With the Kyiv City Card, we have the necessary experience to implement President Zelenskyy’s vision nationwide, using our turnkey solutions. This means making our technology available to every Ukrainian, and not just the residents of Kyiv itself.
UNIT has a long record of innovation in Ukraine. Which sectors of the country’s IT ecosystem currently offer the best opportunities to transform Ukrainian society further and improve quality of life?
E-government is the future for Ukraine.
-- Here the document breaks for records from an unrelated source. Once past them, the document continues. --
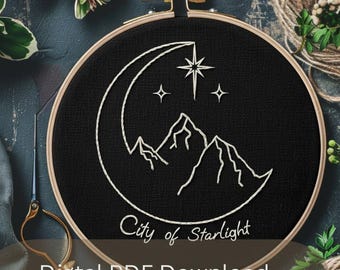 Fantasy Moon Mountain Embroidery Pattern PDF – Celestial Stick & Stitch Digital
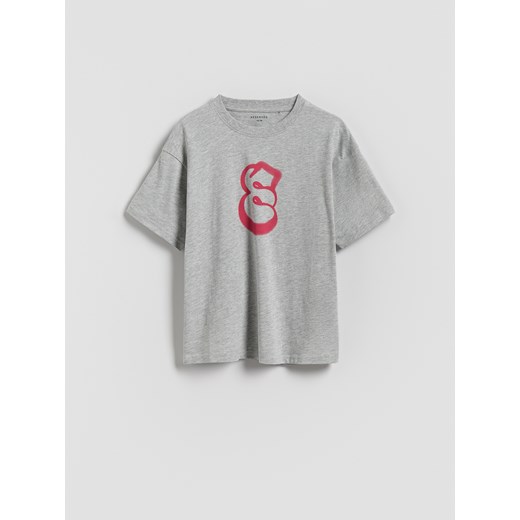 Reserved - Bawełniany t-shirt oversize - jasnoszary ze sklepu Reserved w kategorii T-shirty chłopięce - zdjęcie 186232059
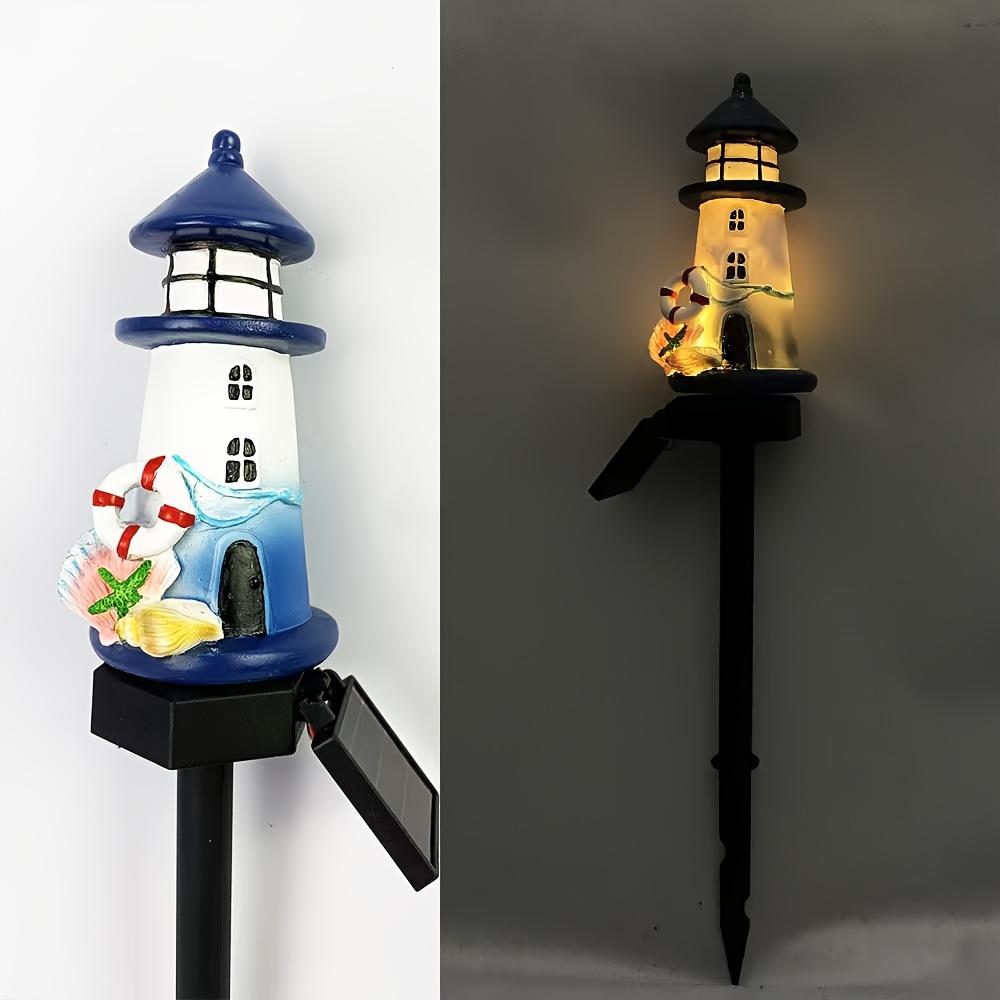 Solar Resin Sea Lighthouse LED Outdoor Lighting Decorative Landscape Light Solar Garden Light Lawn Light Suitable for Garden Lawn Festival Decoration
We believe digital identity cards have a huge role to play, and will come to serve as the only official ID documents for all government services. In addition to unique products like our e-ticket purchasing system, the Kyiv City Card, the operating system for biometric passports, and military technologies developed by UNIT, we already have the technology in place for the next wave of services. For example, President Zelenskyy recently spoke about introducing electronic voting in future Ukrainian elections. We already have the technology to implement this system in a secure, safe, and reliable manner. With more than 20 million Ukrainians living outside the country, electronic voting is a good way to reconnect Ukrainians with their homeland while enabling them to participate in the democratic process at the same time.
Another UNIT technology ready for implementation is the electronic excise tax stamp. These stamps, which are used for medicines, alcohol and tobacco (among other items), will give every citizen the ability to operate as a tax collector for the state. Stamps can undergo simple checks to confirm the legitimacy of goods. This innovation could easily result in a significant increase to the state budget each year. Based on current estimates, this could amount to USD 2.7 billion USD, which is six percent of Ukraine’s state budget and two percent of the country’s GDP.
Technologies like these, with the potential to simplify and improve life, are the main source of corporate pride at UNIT and the reason why we believe our team can continue to make a real difference. We may still be the best company you never heard of, but given a little more time, UNIT could yet become a household name.